La medicina personalizada desafía al Estado sanitario.
CAMBIO DE ÉPOCA: SISTEMAS DE SALUD Y BIOTECNOLOGÍA
El Peligro de la Medicina Estatal frente a la Medicina Personalizada
Por el Dr. Nelson Jorge Mosco Castellano
La biotecnología como frontera de la libertad
Nos encontramos en una encrucijada histórica donde la ciencia está dejando de ser una disciplina de promedios estadísticos para convertirse en una de precisiones individuales.
La IA, aplicada al análisis del genoma, y la impresión 3D de tejidos y soluciones médicas, prometen una era de bienestar sin precedentes.
Sin embargo, este avance choca frontalmente con la estructura de los sistemas de salud socializados, cuya esencia es la colectivización del riesgo y, por ende, la uniformidad de la prestación.
Sistemas que probadamente colapsan cuando tienen que incorporar tecnología a una atención planificada para dilapidar recursos.
El socialismo médico parte de una premisa falaz: que la salud es un «derecho» que el Estado debe proveer mediante el monopolio de la fuerza.
Lo que en realidad sucede es que la salud se convierte en un servicio en quiebra racionado por burócratas.
En este nuevo cambio de época, donde la medicina será personalizada o no será, el control estatal se vuelve un peligro mortal.
Si el tratamiento que un individuo necesita para prolongar su vida depende de la aprobación de un comité de ética gubernamental o de una partida presupuestaria votada en el parlamento, el derecho a la vida queda subordinado a los intereses de la política.
La impresión 3D médica y la desobediencia civil biológica
La elaboración 3D de bienes médicos —desde prótesis hasta estructuras óseas y, próximamente, órganos— representa la descentralización definitiva.
Para el colectivista, esto es una pesadilla administrativa.
El Estado busca controlar la certificación y el acceso para mantener su rol de tutor.
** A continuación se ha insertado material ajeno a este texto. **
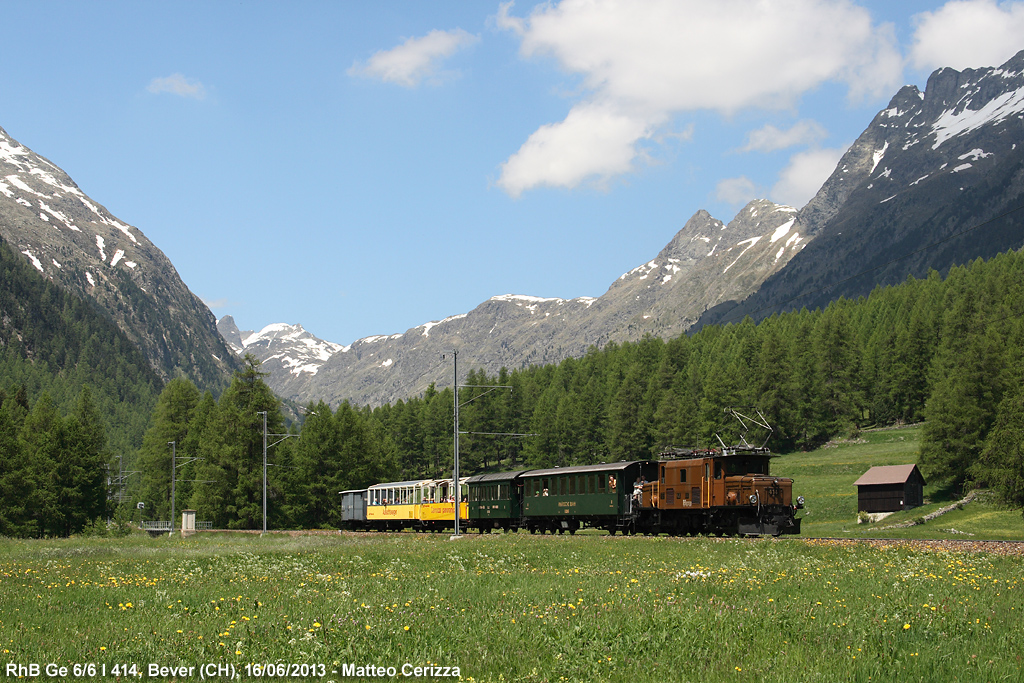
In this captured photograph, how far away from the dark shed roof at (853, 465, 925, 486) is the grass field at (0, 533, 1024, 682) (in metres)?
44.4

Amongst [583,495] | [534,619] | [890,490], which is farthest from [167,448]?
[534,619]

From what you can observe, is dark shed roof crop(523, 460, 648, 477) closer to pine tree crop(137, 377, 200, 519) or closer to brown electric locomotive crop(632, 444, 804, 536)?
brown electric locomotive crop(632, 444, 804, 536)

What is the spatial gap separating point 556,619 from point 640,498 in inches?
1211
Pero cuando la tecnología permite que la solución a una dolencia se descargue como un archivo y se materialice en una clínica local o en el propio hogar, la capacidad extractiva y regulatoria del ministerio de turno se desmorona.
Esta «democratización» de la producción médica permite que el individuo asuma la responsabilidad de su propio cuidado.
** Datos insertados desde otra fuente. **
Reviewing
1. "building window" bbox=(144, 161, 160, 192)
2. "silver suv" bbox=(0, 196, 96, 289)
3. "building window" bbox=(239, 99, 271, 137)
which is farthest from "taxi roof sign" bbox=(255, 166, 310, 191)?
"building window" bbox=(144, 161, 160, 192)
La medicina estatal fracasa porque es incapaz de seguir el ritmo de la innovación; se queda anclada en protocolos generales mientras el individuo requiere soluciones únicas.
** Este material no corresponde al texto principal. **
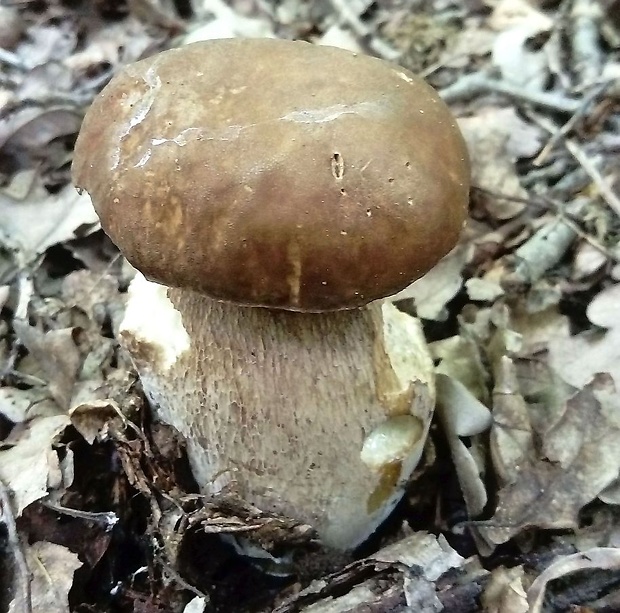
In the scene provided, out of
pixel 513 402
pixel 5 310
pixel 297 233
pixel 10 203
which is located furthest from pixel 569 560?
pixel 10 203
La libertad de elegir al prestador, de comprar la tecnología y de decidir sobre el propio cuerpo es la única salvaguardia frente a una vejez tutelada por la ineficiencia pública.
Longevidad y el colapso del «seguro social»
La población vivirá más tiempo.
Bajo el prisma del socialismo, la longevidad es vista con pánico contable: más jubilados y más enfermos crónicos que sostener con una base de trabajadores mermada por la robótica.
Para una sociedad abierta, la longevidad es un capital de experiencia y una oportunidad de mercado.
Los sistemas de seguridad social de reparto son esquemas de Ponzi legalizados que colapsarán inevitablemente.
El cambio de época exige la capitalización individual.
La asistencia económica para la adaptación tecnológica no debe ser un subsidio a la supervivencia, sino un incentivo para que el ciudadano mayor mantenga su autonomía financiera y física.
Si el Estado controla la salud y la pensión, controla la voluntad del anciano.
La tecnología debe ser el instrumento para que esa vida prolongada sea productiva y libre, permitiendo que la medicina preventiva, potenciada por IA, reduzca los costos y elimine la necesidad de grandes infraestructuras hospitalarias estatales.
La ética de la responsabilidad ante la biociencia
Finalmente, debemos advertir sobre el riesgo de que el socialismo use la IA médica para el «perfeccionamiento social» o la eugenesia encubierta a través de políticas públicas de salud.
Solo el respeto irrestricto a la propiedad privada —empezando por la propiedad del propio código genético— puede evitar que la biotecnología sea usada como herramienta de ingeniería social.
El individuo debe ser libre de contratar seguros privados que utilicen IA para predecir riesgos y ajustar primas, en un mercado competitivo que premie los hábitos saludables y la innovación.
Todo intento de «igualar» los resultados en salud mediante la prohibición de la medicina privada o la imposición de sistemas únicos, solo logra igualar hacia abajo, condenando a la población a una longevidad de menor calidad, o a la eutanasia como alternativa política.
La salud es un asunto privado de la más alta importancia; dejarla en manos de gobiernos que han demostrado fracasar en la gestión de lo más simple, es un suicidio civilizatorio.
La salud deja de ser estadística.
La biotecnología descentraliza decisiones.
El Estado sanitario pierde capacidad.